If you were writing in your Japanese blog, on the other hand, I would go with the Japanese.

Oh...and the only steadfast rule in English (as far as I know) is that in romanized titles the first word is capitalized but none of the others are unless they are proper nouns.

Daniel

other interesting examples:-Proust's book title being retranslated...can't remember what it is, heh.-Murakami's 『世界の終わりとハードボイルドワーンダランド』(In translation the title is equally lenghty, but the two are switched in order, I assume, to make it sound better.


Matt:

Ohh, so it should really be Hebi ni piasu (for example)?

IIRC the Proust titles were "Remembrance of Things Past" and "In Search of Lost Time". Although of course if you're going to name-drop Proust you might as well go all the way and just give the title in French. ;)

Oh, Patrick: yes! Japan is the greatest. I'm sorry I don't have anything more insightful to say. When I anthropomorphise my relationship with Japan, it tends to be in terms of me as an occasionally abused ("sneaky thieves", anyone?) but nevertheless devoted wife.


Anonymous:

Of course, in Japanese usage piasu usually means 'earring' rather than 'piercing', so translating it that way is probably more "accurate".

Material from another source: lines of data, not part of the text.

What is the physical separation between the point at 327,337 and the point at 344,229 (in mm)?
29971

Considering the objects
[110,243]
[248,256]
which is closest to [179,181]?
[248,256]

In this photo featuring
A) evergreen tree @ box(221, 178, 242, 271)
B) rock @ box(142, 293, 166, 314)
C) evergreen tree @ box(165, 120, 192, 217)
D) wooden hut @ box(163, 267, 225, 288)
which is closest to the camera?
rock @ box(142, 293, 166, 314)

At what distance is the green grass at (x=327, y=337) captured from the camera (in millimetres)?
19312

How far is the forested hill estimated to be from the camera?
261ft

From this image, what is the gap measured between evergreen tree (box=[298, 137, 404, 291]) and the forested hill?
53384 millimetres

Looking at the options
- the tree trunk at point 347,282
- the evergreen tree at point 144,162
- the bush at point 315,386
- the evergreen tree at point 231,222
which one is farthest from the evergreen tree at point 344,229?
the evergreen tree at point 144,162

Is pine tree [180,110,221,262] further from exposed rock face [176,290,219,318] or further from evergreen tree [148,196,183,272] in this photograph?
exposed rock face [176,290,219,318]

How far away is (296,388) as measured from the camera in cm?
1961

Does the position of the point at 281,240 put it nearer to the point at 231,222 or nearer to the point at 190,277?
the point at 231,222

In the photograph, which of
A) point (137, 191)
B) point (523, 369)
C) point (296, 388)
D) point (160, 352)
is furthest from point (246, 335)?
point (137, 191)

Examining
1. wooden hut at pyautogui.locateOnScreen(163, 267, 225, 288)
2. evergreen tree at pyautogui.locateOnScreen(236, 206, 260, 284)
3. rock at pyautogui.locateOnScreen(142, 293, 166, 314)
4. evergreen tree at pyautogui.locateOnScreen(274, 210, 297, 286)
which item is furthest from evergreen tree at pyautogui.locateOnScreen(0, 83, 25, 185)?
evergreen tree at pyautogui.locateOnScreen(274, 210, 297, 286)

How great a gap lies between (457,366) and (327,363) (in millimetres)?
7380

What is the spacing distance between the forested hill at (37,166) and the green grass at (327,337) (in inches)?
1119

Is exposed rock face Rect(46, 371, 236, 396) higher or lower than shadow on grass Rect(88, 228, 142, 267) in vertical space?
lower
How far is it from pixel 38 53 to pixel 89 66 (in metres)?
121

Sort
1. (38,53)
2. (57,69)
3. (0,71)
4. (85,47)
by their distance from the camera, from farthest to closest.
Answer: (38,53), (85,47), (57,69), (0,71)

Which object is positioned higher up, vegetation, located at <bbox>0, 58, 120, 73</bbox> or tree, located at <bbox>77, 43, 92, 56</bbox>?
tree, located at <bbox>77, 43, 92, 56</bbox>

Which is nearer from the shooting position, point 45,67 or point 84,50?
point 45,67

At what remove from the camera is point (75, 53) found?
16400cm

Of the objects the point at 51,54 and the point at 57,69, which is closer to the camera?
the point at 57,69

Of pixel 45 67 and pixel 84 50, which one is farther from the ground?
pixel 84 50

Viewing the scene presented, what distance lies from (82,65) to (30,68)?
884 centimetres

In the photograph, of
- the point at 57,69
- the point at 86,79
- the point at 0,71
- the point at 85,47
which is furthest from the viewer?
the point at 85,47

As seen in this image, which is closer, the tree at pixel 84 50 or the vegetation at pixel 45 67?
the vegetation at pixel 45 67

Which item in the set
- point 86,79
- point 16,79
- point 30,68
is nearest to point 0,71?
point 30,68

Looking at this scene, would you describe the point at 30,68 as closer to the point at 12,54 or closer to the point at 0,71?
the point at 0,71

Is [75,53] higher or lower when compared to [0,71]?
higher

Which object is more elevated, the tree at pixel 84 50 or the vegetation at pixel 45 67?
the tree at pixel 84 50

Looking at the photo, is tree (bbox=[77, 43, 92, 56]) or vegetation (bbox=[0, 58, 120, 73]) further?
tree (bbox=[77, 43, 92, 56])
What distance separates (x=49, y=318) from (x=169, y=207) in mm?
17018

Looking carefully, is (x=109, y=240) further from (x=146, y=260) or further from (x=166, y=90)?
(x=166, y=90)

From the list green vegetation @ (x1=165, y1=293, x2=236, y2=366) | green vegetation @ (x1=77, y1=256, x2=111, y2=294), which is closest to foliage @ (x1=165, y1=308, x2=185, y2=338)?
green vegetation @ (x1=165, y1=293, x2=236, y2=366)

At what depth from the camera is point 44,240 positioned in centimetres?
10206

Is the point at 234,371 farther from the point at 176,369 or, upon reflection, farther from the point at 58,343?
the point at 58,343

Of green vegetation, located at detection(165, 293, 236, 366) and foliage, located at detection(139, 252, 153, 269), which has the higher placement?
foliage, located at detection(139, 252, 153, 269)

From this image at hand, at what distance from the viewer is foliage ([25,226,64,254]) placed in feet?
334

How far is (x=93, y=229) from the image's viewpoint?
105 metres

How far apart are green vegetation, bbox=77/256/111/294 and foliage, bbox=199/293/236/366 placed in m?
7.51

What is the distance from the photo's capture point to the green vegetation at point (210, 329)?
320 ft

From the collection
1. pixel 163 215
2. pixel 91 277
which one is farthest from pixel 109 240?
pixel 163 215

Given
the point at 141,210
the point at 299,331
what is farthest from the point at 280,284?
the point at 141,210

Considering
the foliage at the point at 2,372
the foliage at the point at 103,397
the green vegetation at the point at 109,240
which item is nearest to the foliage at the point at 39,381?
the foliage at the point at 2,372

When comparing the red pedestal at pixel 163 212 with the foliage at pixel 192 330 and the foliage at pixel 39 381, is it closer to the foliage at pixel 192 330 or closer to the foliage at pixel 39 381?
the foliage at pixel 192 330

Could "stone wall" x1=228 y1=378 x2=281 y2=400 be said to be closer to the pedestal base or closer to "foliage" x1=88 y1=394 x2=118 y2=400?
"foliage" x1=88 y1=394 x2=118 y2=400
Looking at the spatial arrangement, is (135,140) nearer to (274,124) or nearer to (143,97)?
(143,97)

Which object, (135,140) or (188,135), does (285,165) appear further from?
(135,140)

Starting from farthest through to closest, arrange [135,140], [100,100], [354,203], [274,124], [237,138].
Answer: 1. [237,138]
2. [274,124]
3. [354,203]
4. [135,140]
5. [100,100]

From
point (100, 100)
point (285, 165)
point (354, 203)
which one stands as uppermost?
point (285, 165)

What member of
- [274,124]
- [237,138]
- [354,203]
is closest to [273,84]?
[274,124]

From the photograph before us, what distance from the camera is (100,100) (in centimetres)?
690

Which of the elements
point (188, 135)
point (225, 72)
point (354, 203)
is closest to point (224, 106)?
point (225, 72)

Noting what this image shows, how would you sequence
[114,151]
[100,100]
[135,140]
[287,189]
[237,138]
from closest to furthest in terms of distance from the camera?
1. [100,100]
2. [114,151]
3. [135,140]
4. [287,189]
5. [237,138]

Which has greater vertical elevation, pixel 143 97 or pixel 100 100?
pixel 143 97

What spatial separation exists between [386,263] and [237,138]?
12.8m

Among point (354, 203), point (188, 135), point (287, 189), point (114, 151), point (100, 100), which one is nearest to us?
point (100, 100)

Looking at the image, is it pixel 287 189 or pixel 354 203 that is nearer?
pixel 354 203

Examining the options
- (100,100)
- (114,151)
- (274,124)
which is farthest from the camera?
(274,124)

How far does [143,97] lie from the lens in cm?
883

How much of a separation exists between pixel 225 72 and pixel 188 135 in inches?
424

I wouldn't mention this except because it illustrates why I really hate the "normalised" ebi ni pierce option: once a worldhas been borrowed into a language, it behaves no different from other words. If we "normalise" English loanwords into English spellings, shouldn't we also normalise Chinese loanwords in Japanese booktitles to pinyin?

Or to look at it from the other side. According to Amazon there exists a book called Typhoon Island. Should this be katakanaized into 台風アイランド? (Come to think of it, given the "cool" image English has in Japan, it doesn't seem unlikely that a publisher would choose to do just that.)

Vilhelm S


Matt:

True that it usually means earring, but in Hebi ni piasu the vast majority of the piasu are not in ears, so...

I have to admit also prefer the non-normalised versions, except for things like names.